-- LISTED ENTRIES start --

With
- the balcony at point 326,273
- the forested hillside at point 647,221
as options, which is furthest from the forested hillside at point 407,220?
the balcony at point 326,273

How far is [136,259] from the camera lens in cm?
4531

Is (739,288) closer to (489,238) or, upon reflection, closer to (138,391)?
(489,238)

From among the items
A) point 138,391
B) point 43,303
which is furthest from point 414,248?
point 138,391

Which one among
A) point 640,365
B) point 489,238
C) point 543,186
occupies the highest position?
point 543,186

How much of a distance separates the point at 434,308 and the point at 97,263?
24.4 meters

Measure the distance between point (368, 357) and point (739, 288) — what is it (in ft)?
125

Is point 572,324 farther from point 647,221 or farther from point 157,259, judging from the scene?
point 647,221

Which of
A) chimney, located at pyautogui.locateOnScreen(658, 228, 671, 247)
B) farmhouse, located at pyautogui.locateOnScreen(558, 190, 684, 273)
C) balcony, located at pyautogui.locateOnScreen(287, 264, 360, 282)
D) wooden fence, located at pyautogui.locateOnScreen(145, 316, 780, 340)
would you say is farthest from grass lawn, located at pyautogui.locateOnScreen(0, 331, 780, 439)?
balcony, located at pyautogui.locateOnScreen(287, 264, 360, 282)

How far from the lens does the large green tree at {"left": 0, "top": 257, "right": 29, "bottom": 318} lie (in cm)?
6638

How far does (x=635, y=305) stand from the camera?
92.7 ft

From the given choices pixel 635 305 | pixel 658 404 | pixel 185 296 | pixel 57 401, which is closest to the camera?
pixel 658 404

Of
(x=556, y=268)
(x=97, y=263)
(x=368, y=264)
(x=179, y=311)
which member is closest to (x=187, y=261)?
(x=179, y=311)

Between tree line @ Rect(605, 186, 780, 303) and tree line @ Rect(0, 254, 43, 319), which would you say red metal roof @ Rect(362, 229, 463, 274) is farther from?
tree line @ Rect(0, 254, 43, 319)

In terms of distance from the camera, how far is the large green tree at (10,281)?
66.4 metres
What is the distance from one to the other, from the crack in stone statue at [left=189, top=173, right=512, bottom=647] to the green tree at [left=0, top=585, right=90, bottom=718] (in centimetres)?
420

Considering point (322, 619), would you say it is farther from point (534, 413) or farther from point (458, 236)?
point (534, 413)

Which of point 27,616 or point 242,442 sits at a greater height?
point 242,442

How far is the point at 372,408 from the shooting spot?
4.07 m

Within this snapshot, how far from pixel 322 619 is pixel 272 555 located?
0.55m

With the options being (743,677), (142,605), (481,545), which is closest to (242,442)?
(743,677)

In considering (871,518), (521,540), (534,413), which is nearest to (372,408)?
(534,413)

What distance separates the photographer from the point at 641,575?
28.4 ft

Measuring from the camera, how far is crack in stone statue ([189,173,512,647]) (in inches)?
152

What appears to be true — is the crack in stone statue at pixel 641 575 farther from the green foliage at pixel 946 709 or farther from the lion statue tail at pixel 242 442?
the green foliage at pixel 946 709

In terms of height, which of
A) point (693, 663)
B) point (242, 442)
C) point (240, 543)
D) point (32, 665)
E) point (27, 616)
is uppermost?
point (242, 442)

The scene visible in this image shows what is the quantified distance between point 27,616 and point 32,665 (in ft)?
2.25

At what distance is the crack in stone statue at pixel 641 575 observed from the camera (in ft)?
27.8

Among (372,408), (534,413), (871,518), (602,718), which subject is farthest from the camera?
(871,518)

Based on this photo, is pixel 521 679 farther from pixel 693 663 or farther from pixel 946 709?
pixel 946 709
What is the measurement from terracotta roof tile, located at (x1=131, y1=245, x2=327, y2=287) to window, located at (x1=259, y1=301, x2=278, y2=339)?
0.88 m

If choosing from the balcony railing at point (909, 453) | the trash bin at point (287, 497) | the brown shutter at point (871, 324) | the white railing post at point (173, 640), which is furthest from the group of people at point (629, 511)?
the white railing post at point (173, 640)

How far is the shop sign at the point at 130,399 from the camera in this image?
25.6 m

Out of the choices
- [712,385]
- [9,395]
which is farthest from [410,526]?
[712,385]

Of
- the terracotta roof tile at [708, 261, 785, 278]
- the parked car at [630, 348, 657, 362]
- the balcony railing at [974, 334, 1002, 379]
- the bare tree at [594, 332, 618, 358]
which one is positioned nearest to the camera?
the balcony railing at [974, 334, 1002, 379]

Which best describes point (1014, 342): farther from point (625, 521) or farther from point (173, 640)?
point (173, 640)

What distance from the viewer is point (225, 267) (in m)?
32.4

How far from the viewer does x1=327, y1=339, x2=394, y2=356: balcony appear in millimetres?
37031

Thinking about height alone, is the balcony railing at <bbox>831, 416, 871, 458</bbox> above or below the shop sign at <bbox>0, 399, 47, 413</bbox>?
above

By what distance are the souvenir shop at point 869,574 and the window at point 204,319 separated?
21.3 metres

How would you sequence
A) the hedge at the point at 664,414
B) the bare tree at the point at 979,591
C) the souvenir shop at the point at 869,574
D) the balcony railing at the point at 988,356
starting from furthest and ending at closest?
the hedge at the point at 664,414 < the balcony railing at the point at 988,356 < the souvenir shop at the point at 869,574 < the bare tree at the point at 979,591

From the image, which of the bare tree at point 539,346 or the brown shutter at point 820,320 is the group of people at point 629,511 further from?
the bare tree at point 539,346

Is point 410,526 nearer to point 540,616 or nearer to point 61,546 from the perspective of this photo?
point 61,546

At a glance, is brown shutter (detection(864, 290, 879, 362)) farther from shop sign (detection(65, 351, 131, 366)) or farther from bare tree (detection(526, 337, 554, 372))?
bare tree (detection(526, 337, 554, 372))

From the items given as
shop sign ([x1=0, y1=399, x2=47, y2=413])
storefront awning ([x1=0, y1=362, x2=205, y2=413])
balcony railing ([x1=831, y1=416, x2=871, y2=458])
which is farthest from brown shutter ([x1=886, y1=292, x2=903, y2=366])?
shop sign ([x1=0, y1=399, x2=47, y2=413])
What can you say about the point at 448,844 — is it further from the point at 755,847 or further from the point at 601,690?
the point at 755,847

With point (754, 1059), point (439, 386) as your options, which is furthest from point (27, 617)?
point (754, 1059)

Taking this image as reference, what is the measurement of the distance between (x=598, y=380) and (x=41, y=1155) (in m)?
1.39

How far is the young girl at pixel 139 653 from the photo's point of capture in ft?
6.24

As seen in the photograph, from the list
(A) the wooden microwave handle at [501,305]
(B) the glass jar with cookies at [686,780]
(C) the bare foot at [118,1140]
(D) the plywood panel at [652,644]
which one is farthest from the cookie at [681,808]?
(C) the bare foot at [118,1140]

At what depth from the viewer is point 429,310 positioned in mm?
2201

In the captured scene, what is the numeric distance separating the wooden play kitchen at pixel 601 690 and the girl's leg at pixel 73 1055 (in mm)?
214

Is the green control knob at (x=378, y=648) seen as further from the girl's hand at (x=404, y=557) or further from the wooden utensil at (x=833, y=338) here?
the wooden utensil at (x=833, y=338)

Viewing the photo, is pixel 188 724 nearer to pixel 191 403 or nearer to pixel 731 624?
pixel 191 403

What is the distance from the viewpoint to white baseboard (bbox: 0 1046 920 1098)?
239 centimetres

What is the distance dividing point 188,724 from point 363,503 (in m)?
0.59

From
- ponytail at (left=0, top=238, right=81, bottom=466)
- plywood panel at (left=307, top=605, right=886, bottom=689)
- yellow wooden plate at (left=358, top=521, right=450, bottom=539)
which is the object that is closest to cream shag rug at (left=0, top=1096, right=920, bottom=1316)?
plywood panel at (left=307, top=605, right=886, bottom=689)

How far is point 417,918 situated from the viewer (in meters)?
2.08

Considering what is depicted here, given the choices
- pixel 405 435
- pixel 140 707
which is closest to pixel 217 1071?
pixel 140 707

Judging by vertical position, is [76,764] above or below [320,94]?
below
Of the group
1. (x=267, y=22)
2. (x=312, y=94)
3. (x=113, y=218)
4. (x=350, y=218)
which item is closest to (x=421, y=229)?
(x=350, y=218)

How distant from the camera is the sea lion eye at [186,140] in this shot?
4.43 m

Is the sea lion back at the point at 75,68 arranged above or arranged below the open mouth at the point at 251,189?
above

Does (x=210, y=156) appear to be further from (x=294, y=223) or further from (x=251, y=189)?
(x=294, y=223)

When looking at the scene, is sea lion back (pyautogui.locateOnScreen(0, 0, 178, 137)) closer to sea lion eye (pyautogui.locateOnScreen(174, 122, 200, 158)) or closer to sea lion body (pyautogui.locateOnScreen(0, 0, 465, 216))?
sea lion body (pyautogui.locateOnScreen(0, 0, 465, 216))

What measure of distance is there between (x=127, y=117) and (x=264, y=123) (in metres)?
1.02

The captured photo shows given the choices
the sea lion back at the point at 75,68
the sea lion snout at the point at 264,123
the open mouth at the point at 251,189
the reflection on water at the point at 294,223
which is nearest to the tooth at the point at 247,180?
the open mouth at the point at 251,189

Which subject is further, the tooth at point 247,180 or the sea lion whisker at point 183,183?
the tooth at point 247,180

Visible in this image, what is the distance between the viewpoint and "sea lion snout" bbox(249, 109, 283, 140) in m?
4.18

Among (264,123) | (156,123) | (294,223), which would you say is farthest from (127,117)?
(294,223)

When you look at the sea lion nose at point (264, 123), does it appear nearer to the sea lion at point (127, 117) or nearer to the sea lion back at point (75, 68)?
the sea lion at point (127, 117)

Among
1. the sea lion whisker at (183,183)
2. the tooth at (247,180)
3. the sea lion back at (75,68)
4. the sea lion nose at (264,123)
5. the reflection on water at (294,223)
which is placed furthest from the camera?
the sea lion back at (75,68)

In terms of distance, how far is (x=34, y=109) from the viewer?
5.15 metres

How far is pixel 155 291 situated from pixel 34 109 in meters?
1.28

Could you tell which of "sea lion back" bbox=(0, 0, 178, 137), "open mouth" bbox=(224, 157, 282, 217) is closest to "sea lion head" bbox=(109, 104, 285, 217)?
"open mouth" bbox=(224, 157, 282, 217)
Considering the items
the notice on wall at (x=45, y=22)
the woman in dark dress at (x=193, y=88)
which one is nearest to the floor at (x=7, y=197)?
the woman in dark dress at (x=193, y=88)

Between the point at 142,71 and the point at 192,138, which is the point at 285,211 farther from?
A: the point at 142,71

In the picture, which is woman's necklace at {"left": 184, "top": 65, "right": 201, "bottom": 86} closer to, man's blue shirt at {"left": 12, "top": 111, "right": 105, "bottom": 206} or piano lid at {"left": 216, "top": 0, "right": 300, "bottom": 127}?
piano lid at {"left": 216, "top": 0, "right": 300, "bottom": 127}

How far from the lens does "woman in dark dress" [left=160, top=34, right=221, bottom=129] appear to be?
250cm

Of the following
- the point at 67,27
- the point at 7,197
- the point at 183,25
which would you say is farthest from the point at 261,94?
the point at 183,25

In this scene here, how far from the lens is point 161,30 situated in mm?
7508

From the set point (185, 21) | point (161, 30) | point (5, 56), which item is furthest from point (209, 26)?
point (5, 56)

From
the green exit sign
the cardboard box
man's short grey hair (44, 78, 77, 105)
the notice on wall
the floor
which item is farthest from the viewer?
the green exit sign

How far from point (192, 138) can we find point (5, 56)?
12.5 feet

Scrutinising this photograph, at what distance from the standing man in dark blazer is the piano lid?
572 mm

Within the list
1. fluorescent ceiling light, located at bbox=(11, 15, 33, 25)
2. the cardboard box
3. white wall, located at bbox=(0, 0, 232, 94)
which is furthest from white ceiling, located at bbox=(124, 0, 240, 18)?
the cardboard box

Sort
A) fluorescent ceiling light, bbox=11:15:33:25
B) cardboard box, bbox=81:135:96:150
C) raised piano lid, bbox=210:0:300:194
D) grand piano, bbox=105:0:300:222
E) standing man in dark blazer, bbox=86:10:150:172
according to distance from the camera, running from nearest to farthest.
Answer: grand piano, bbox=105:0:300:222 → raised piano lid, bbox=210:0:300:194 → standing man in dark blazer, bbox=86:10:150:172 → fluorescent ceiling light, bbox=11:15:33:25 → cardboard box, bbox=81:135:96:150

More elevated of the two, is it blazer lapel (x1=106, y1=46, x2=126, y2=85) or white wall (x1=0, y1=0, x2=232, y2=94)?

-- LISTED ENTRIES end --

# [WHAT IS REQUIRED]
Give back exactly the lines from the line holding "How far from point" through the last line of the listing, including both.

# [COMPLETE OUTPUT]
How far from point (192, 138) can we find point (5, 56)?
12.5 feet

Scrutinising this photograph, at what distance from the standing man in dark blazer is the piano lid?
572 mm

Within the list
1. fluorescent ceiling light, located at bbox=(11, 15, 33, 25)
2. the cardboard box
3. white wall, located at bbox=(0, 0, 232, 94)
which is furthest from white ceiling, located at bbox=(124, 0, 240, 18)?
the cardboard box

Sort
A) fluorescent ceiling light, bbox=11:15:33:25
B) cardboard box, bbox=81:135:96:150
C) raised piano lid, bbox=210:0:300:194
D) grand piano, bbox=105:0:300:222
E) standing man in dark blazer, bbox=86:10:150:172
according to distance from the camera, running from nearest to farthest.
Answer: grand piano, bbox=105:0:300:222 → raised piano lid, bbox=210:0:300:194 → standing man in dark blazer, bbox=86:10:150:172 → fluorescent ceiling light, bbox=11:15:33:25 → cardboard box, bbox=81:135:96:150

More elevated of the two, is it blazer lapel (x1=106, y1=46, x2=126, y2=85) or white wall (x1=0, y1=0, x2=232, y2=94)?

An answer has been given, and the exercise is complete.